| Given task |
Can you retype the lines in the records from the one containing "Going from furthest" through the one containing "the green foliage background at point (252, 23) →", inclusive, without changing anything?

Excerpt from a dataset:
※ ※ ※

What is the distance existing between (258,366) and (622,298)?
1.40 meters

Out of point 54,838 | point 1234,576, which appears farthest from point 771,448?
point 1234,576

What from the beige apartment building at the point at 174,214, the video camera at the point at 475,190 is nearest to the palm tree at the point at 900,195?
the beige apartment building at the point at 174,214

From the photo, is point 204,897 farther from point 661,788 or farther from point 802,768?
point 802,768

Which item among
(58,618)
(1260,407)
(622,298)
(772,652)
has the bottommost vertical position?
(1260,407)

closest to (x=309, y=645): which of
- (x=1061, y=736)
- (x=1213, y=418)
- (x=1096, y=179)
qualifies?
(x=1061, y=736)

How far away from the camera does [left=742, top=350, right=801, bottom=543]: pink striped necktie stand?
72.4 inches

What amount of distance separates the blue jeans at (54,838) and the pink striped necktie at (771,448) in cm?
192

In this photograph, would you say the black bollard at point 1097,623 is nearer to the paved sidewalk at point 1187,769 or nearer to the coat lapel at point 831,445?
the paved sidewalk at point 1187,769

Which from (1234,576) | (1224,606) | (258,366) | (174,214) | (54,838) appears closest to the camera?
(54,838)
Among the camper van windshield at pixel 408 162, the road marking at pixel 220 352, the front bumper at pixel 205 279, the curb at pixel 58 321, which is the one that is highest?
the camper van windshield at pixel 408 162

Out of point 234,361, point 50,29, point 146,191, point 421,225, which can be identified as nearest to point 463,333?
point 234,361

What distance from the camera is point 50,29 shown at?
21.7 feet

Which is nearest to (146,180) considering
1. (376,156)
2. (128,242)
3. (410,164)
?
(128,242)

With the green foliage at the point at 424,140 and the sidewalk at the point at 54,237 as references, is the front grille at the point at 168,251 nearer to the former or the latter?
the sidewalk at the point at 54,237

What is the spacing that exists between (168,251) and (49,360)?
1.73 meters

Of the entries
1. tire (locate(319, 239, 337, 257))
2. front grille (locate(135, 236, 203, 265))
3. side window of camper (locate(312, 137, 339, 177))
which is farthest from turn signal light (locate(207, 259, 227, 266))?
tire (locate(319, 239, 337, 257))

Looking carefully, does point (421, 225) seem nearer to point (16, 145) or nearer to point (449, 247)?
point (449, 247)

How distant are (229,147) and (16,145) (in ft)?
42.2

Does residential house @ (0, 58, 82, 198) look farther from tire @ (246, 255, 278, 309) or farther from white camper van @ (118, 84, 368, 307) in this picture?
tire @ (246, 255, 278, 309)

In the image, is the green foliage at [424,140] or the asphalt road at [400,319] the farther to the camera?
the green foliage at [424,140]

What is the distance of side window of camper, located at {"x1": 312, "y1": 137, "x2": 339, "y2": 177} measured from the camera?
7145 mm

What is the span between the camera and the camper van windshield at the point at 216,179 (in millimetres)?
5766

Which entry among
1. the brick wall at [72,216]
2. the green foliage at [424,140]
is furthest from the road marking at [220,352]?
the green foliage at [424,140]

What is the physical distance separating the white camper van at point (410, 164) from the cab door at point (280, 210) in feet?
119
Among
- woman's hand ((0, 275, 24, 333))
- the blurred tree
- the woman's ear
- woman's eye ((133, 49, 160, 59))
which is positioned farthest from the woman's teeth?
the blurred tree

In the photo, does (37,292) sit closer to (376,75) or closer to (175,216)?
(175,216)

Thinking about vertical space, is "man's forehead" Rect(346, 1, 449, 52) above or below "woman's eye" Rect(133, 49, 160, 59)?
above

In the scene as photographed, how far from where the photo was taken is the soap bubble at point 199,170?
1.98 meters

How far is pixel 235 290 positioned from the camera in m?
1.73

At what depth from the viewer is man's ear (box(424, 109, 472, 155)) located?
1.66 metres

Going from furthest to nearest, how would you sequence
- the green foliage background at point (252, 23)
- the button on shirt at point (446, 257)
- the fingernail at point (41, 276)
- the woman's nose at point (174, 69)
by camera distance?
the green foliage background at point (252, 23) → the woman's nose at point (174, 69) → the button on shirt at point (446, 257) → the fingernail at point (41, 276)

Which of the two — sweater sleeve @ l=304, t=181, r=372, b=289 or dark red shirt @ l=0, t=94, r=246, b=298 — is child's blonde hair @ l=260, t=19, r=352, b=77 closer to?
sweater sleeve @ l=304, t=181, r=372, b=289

※ ※ ※

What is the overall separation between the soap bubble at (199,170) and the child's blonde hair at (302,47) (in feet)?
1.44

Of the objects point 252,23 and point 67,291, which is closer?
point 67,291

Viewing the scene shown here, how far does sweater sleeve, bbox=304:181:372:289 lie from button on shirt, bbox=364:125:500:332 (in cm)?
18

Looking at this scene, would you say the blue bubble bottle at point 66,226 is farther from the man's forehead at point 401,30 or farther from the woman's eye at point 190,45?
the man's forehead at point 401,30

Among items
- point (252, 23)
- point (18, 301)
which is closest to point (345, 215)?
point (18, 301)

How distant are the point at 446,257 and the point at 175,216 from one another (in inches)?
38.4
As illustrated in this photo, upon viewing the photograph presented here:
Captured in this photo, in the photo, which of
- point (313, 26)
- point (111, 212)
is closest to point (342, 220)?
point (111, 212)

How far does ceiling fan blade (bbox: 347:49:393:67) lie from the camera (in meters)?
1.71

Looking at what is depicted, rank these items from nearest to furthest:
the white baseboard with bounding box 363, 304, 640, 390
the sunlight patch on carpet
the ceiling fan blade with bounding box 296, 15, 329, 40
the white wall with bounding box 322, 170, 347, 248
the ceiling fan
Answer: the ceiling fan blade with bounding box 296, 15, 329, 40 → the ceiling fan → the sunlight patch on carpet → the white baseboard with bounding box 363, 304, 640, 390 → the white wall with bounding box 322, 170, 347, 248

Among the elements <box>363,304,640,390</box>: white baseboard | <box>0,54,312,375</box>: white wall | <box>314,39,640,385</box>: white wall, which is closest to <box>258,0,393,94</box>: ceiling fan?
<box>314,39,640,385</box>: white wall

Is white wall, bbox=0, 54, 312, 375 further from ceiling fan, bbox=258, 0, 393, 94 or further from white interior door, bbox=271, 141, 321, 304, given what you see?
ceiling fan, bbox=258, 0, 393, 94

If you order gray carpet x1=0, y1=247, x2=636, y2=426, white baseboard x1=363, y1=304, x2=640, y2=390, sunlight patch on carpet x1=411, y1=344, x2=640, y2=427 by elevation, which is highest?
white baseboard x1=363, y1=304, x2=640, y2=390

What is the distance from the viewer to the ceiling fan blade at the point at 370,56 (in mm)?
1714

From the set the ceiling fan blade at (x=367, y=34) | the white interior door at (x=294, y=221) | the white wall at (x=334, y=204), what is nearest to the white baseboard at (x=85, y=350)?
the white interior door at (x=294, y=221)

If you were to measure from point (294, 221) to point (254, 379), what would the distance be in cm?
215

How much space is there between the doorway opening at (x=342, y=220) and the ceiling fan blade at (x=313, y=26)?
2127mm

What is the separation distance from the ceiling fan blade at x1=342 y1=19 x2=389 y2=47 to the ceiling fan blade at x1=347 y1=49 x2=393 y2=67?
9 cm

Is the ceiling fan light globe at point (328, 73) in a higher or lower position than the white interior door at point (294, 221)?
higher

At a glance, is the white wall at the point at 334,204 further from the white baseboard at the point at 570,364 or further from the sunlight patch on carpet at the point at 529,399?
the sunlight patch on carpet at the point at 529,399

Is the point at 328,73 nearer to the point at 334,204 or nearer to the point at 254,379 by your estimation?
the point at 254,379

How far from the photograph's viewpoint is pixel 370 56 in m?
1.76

※ ※ ※

| Full output |
Going from furthest to nearest, how would you sequence
- the green foliage background at point (252, 23)
- the button on shirt at point (446, 257)
- the fingernail at point (41, 276)
- the woman's nose at point (174, 69)
by camera distance?
the green foliage background at point (252, 23) → the woman's nose at point (174, 69) → the button on shirt at point (446, 257) → the fingernail at point (41, 276)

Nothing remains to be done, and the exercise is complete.